Task item >> Can you repeat, word for word, the part of the laser facility passage starting at "A new field" and ending at "to its target."?
======== Source passage ========
The facility also needs an unusual amount of power, which comes from its own 5 megawatt geothermic power station. It uses heat pumps to draw energy from springs 120m underground.
As well as this, the centre has protection to keep radioactivity, and electro-magnetic waves, in. The 2,400m2 laser hall needs precisely controlled temperature and humidity, as well as two hours a day of cleaning to stop dust reaching the laser optics. Testing alone took four months.
A new field needs new experts
With the Thales system in place from 2016, ELI-NP needed a local team to prepare it for its task. ‘We looked for graduates with potential, who we could train in France,’ said Francois Lureau. The local laser team is now five-strong, including a software engineer and two people working on the transport of the beam to its target.
Thales is now working with ELI-NP on how to recruit and train the larger team to operate the system after it goes live in 2019. It’s no simple task, says Prof Zamfir: ‘We can’t hire ten experts in 10 PetaWatt lasers, because they don’t exist. Instead, we must decide what background they should have, and how to train them. It’s new territory for Thales too, and together we have to find the solution to meet our common goal.’
In May 2018, five years into the partnership with ELI NP, the Thales team successfully generated 3 PetaWatts of power. They expect to reach 10 PetaWatts later in the year, by bringing the full system online. And the facility will welcome the first international researchers in 2020.
======== Provided records ========
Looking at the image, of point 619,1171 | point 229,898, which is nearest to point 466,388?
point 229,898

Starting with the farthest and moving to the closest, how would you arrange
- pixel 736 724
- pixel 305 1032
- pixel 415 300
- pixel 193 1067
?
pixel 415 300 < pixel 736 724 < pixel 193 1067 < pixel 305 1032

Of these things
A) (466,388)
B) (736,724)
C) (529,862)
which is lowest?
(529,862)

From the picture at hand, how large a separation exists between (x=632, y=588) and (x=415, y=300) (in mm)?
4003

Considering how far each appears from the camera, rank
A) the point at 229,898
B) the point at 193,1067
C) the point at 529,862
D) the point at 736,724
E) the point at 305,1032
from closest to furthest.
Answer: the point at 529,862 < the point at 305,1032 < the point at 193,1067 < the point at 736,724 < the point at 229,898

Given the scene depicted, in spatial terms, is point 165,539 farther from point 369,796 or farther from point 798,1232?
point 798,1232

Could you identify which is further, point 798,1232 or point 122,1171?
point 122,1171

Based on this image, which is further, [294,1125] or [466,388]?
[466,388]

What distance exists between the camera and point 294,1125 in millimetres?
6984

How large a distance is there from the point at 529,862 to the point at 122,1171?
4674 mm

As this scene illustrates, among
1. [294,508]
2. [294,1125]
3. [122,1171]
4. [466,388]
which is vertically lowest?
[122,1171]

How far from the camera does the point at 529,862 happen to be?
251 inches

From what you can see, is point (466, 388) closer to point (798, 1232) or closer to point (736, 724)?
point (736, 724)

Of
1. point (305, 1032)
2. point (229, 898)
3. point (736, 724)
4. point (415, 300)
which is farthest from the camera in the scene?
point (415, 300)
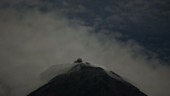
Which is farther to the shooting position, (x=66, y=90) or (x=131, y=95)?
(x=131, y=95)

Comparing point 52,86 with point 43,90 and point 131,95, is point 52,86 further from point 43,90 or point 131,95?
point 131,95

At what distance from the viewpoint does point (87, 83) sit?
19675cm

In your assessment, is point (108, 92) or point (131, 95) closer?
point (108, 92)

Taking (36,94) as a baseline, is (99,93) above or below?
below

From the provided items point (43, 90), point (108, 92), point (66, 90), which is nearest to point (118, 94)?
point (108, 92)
========
Reply >>
A new field needs new experts
With the Thales system in place from 2016, ELI-NP needed a local team to prepare it for its task. ‘We looked for graduates with potential, who we could train in France,’ said Francois Lureau. The local laser team is now five-strong, including a software engineer and two people working on the transport of the beam to its target.